PROPAGATING APPLE-TREES.

“Here embryo apples in tough rinds compressed, Are folded in beauty, on each floret’s breast. The sunshine of April and breath of sweet May, Shall lift up the plumule and spread out the spray.”

THE apple is propagated by planting the seeds, by grafting, and by inoculating, or budding; and it may be propagated by cuttings and layers. The core of an apple is frequently thrown aside, where a seed sometimes finds a mellow seed-bed; and the next season a young tree appears. Birds frequently drop apple-seeds in a bed of fine mould, where the embryo is preserved, until circumstances favor germination.
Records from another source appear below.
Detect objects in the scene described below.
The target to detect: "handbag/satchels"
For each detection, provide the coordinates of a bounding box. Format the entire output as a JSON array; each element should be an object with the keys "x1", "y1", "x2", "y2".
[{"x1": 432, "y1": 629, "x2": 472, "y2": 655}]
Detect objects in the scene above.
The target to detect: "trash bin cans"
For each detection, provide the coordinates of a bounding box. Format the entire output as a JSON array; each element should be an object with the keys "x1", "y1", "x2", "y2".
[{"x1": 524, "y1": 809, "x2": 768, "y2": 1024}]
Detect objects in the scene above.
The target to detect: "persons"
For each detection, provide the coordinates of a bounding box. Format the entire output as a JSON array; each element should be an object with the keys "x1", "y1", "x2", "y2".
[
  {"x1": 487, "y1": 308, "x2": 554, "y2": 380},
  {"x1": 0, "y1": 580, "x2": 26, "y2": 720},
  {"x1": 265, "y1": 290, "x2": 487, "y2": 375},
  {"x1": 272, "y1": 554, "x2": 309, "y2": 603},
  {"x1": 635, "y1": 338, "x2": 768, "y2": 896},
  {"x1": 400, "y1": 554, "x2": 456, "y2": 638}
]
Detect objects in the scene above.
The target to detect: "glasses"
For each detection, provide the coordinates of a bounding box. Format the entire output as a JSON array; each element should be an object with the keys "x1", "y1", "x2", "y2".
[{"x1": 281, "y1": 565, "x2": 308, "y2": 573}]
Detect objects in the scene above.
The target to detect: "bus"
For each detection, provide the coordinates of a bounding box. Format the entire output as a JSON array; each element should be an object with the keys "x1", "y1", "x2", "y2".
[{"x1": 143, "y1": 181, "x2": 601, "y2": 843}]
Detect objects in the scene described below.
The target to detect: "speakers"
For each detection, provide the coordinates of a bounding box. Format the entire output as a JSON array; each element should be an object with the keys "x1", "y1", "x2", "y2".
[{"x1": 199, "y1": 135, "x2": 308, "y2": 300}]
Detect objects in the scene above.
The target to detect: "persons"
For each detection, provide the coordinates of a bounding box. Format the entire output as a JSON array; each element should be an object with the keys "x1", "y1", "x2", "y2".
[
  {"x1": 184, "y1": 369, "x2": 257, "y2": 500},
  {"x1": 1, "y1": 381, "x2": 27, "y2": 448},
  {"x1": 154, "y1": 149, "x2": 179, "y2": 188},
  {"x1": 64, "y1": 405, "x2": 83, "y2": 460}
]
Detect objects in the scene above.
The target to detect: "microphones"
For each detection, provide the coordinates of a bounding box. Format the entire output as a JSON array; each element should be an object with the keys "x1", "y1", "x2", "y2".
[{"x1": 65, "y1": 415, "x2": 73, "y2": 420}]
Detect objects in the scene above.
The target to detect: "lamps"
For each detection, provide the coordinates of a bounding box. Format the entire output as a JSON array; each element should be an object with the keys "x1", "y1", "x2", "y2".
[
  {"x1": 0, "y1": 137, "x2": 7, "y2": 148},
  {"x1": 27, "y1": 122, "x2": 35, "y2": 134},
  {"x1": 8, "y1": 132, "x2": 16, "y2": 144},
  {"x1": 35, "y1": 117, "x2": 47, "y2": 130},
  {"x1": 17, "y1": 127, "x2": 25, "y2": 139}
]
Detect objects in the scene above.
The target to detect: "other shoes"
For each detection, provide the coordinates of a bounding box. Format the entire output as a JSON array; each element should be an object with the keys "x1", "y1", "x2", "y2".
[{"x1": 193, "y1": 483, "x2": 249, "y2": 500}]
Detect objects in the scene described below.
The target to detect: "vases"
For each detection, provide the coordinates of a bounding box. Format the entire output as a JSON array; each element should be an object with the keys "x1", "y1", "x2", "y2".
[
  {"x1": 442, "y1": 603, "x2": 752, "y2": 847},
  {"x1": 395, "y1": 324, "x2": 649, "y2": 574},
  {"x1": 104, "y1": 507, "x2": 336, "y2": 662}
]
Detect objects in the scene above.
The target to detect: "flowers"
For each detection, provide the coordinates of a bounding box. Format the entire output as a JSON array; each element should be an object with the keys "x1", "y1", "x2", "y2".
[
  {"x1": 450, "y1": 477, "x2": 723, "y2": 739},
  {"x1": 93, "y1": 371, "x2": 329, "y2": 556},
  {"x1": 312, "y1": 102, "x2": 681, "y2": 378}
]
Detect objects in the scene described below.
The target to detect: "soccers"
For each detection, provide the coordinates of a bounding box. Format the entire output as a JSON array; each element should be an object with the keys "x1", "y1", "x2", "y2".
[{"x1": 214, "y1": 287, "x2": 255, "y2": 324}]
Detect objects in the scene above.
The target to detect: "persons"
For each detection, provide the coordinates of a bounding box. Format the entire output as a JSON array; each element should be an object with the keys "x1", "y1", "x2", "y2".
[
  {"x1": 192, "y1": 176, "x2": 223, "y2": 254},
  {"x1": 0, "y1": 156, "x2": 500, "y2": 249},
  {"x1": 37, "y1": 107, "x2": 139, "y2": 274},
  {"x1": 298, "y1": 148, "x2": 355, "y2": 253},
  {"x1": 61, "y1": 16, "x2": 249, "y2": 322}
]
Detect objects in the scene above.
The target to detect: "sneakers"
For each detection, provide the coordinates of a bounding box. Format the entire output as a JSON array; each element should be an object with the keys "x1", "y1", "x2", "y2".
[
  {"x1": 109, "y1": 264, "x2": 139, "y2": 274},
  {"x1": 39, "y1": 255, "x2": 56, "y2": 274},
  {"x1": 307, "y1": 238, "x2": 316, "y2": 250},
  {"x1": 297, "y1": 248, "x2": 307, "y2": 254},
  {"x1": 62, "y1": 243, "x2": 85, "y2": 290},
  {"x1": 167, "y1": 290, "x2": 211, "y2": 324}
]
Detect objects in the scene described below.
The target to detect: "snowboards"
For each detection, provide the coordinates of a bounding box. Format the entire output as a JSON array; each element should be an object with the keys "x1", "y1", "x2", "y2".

Young apple-trees frequently spring from the seed in the remains of decayed apples.

Apple and pear seeds are usually collected in autumn, separated from the pomace, mingled with moist sand, and kept in a cellar till the following spring, when they are planted in drills as one plants beet-seed, in a well-prepared seed-bed. In some instances, the pomace is scattered in drills, and covered with fine and mellow soil, in late autumn. When large quantities of young trees are required, the seeds are sometimes sown broadcast like grain, and harrowed in; and in many instances the seeds are put in with grain drills, about as deep as seed-wheat and barley are covered say two inches deep in a mellow seed-bed. We have in mind a friend in Illinois, who wrote that he would drill in forty bushels of apple-seeds in the spring of 1870, distributing that quantity over eighteen acres.

As there is a tough covering on the outside of apple and pear seeds, they will germinate more readily if they can be planted in autumn, or early in the spring, so that they may be frozen and thawed two or three times before the growing season has commenced. And yet, apple-seeds will germinate without having been frozen, provided they are not allowed to become dry after being separated from the core. If seeds be planted as soon as they are taken from the core, they will often germinate, and appear in the seed-leaf in eight to twenty days, according to the moisture and warmth of the seed-bed. We have taken seeds from an apple, planted them in a mellow-bed, in June, some of which germinated immediately, and others remained in the ground till the following spring. Some pomologists contend that apple seeds, and seeds of other fruits, should be buried in the fruit. But as there is usually a chance to select the best kernels if the cores are first dissected, which is quite as important as to choose the most desirable ears of Indian corn for seed, when this is done, the fruit should be cut in quarters, the inferior kernels separated, one or two of the largest and plumpest returned to the core, and the entire apple buried about two inches deep in a mellow seed-bed.